I bought my router about 3 years ago for a project and never used it. I took it out of the box today to use it for the first time, and it won't start. It is a variable speed plunge router from Black and Decker. If you watch very carefully, you can see the bit spinning VERY slowly, but not anywhere fast enough to cut anything. You can definitely hear the motor kick on, and I've tried to change the speed from slow to fast, but nothing is working!!


----------



## bobj3 (Jan 17, 2006)

Hi

It's hard to say but but I would suggest a little WD40, unplug it and turn it by hand until it turns free, than plug it back in and try it..

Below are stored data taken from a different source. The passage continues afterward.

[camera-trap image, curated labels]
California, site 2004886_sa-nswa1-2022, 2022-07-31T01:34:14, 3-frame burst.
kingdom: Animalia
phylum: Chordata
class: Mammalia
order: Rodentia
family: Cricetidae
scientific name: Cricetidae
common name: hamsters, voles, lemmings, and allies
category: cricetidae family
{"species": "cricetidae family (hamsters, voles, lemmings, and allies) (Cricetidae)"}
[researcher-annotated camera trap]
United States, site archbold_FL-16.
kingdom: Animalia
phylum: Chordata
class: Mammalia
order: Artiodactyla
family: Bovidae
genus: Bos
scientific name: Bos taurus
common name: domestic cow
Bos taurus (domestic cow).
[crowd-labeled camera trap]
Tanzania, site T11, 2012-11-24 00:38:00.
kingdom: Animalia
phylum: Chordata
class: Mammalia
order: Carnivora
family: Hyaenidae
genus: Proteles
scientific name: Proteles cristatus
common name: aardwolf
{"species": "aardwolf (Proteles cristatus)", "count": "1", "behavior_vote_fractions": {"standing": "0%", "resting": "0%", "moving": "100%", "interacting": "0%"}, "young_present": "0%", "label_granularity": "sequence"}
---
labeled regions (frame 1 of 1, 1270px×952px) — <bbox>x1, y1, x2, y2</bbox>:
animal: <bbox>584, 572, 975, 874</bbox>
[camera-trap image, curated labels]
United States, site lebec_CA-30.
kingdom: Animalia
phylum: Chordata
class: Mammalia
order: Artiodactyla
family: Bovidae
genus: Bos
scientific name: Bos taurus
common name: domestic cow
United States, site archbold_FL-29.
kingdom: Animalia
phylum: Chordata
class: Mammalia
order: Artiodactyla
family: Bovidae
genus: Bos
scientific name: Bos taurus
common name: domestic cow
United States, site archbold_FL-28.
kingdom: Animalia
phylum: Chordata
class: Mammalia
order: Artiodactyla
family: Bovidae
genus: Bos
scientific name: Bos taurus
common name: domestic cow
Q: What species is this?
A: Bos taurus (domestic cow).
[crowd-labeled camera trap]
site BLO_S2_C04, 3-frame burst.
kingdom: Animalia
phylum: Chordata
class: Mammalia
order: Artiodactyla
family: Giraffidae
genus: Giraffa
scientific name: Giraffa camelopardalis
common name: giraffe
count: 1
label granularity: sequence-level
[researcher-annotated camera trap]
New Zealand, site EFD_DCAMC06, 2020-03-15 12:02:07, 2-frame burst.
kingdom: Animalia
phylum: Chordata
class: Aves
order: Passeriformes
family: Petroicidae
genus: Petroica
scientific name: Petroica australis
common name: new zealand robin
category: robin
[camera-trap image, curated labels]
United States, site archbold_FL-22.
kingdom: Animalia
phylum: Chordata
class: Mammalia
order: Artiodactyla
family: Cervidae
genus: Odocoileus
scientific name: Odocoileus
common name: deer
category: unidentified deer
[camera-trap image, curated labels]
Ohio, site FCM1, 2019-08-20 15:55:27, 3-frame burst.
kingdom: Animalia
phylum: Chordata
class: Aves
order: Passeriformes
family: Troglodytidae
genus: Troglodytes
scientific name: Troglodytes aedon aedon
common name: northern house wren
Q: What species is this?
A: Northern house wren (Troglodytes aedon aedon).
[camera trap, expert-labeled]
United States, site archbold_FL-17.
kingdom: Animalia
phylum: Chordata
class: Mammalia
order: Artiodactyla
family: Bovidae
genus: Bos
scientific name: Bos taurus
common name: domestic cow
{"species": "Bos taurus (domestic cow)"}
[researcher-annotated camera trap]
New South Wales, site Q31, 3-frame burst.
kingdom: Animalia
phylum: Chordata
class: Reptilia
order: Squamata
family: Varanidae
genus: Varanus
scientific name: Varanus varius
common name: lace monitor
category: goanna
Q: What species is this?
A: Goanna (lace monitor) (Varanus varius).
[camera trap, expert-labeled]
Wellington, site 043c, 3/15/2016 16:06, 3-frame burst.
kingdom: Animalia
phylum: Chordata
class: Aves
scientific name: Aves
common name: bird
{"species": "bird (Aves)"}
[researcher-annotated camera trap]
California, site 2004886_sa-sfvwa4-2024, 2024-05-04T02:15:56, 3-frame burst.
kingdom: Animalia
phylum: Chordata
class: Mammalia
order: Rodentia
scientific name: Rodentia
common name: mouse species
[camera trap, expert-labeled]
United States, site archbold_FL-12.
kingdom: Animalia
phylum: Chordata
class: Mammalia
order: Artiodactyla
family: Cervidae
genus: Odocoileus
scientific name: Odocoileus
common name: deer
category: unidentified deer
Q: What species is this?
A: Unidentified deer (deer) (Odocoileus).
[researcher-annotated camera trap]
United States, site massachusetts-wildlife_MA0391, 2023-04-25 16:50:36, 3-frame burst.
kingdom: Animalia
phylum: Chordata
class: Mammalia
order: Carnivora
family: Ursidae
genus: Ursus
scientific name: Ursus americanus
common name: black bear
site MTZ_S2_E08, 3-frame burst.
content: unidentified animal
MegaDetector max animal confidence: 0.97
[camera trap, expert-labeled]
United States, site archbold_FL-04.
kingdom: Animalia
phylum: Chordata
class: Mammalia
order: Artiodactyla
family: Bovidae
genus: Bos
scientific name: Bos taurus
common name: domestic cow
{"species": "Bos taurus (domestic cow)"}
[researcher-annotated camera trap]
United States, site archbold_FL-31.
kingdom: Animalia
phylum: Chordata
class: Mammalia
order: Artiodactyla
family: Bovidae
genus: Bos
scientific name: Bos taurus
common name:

Black & Decker® Plunge Router (RP250) - Routers - Ace Hardware

========



jollijiant said:


> I bought my router about 3 years ago for a project and never used it. I took it out of the box today to use it for the first time, and it won't start. It is a variable speed plunge router from Black and Decker. If you watch very carefully, you can see the bit spinning VERY slowly, but not anywhere fast enough to cut anything. You can definitely hear the motor kick on, and I've tried to change the speed from slow to fast, but nothing is working!!


----------



## Al Smith (Jul 9, 2010)

jollijiant said:


> I bought my router about 3 years ago for a project and never used it. I took it out of the box today to use it for the first time, and it won't start. It is a variable speed plunge router from Black and Decker. If you watch very carefully, you can see the bit spinning VERY slowly, but not anywhere fast enough to cut anything. You can definitely hear the motor kick on, and I've tried to change the speed from slow to fast, but nothing is working!!


Jolli
Several years ago this happened tome with a Skill plunge router. I found the brushes not seated, took a drill bit,chucked it into the router, un plugged the router, the other end of the bit I put in a reversable drill and ran the drill for a few seconds, prob 30 at the most, remove3d the drill and the router turned on, since then no problem

Allen


----------